Task prompt
Extract word for word the lines of the material starting with the line that contains "What distance lies" and going on through the end of the material.

— begin Data —

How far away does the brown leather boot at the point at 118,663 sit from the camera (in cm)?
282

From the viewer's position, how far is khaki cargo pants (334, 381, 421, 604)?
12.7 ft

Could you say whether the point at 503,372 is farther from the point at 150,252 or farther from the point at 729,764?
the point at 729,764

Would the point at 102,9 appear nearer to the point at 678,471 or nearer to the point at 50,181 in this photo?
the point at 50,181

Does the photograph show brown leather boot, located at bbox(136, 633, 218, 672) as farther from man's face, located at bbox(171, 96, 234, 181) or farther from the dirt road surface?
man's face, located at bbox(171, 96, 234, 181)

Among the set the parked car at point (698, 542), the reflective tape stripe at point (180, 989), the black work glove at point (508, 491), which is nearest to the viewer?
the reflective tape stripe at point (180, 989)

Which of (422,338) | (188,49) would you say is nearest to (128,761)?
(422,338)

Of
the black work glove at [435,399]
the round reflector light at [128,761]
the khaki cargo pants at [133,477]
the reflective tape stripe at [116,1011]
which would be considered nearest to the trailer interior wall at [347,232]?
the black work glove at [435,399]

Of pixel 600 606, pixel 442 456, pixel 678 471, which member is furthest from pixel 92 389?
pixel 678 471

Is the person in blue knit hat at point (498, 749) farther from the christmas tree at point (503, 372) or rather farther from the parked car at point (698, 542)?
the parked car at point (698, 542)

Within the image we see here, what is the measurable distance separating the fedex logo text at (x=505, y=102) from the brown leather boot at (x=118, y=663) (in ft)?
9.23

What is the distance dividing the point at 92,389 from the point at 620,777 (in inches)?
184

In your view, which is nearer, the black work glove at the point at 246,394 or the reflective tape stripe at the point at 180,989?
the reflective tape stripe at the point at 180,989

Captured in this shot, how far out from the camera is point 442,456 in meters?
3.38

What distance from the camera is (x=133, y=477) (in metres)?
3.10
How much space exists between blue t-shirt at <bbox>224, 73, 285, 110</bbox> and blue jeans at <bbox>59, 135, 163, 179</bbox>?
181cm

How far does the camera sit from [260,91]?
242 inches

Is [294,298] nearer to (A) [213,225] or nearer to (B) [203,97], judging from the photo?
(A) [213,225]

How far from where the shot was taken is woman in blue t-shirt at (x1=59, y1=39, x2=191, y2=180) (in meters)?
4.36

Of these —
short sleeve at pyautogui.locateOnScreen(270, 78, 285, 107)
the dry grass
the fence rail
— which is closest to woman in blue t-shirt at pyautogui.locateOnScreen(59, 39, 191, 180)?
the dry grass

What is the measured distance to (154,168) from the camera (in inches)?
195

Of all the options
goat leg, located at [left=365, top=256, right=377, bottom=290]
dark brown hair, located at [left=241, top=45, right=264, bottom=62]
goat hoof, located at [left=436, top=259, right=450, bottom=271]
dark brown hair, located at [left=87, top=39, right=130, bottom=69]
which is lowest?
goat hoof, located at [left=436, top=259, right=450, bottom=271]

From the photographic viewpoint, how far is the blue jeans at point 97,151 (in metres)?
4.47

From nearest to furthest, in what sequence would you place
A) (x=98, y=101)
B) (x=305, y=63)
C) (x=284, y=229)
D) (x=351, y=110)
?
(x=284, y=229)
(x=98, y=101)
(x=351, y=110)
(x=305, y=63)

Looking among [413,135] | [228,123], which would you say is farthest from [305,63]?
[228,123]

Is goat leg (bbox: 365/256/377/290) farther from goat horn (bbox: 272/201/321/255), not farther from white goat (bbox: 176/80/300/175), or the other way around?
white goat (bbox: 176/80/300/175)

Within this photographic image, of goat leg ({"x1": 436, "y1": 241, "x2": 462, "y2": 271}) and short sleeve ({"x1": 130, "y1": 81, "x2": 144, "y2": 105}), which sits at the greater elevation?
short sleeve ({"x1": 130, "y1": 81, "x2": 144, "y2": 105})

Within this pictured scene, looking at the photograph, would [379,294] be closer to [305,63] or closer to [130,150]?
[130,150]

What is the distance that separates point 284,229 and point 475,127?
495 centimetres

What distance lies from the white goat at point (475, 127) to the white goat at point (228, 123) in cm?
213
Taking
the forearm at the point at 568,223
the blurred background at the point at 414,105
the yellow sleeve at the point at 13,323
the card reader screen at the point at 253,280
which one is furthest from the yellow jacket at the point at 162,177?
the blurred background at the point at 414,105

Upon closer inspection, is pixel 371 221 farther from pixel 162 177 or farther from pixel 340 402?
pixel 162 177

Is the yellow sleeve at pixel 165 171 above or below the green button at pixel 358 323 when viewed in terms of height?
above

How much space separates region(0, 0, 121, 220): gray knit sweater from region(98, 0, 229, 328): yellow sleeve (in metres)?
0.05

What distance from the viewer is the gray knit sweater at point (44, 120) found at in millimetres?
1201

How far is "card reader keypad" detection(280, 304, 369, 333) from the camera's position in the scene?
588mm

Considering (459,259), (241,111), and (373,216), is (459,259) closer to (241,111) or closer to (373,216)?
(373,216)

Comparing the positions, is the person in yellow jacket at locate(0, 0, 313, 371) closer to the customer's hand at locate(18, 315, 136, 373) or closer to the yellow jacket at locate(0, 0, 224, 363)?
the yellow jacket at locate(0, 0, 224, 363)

— end Data —

Result of this exercise
What distance lies from the white goat at point (475, 127) to the white goat at point (228, 123) in cm?
213
Taking
the forearm at the point at 568,223
the blurred background at the point at 414,105
the yellow sleeve at the point at 13,323
the card reader screen at the point at 253,280
which one is furthest from the yellow jacket at the point at 162,177?
the blurred background at the point at 414,105

Upon closer inspection, is pixel 371 221 farther from pixel 162 177 or farther from pixel 340 402?
pixel 162 177

Is the yellow sleeve at pixel 165 171 above or below the green button at pixel 358 323 when viewed in terms of height?
above

How much space separates region(0, 0, 121, 220): gray knit sweater from region(98, 0, 229, 328): yellow sleeve (in metres)?
0.05

What distance from the viewer is the gray knit sweater at point (44, 120) found at in millimetres?
1201

How far is "card reader keypad" detection(280, 304, 369, 333) from the camera's position in the scene?
588mm

Considering (459,259), (241,111), and (373,216), is (459,259) closer to (241,111) or closer to (373,216)?
(373,216)

Comparing the positions, is the person in yellow jacket at locate(0, 0, 313, 371) closer to the customer's hand at locate(18, 315, 136, 373) or closer to the yellow jacket at locate(0, 0, 224, 363)?
the yellow jacket at locate(0, 0, 224, 363)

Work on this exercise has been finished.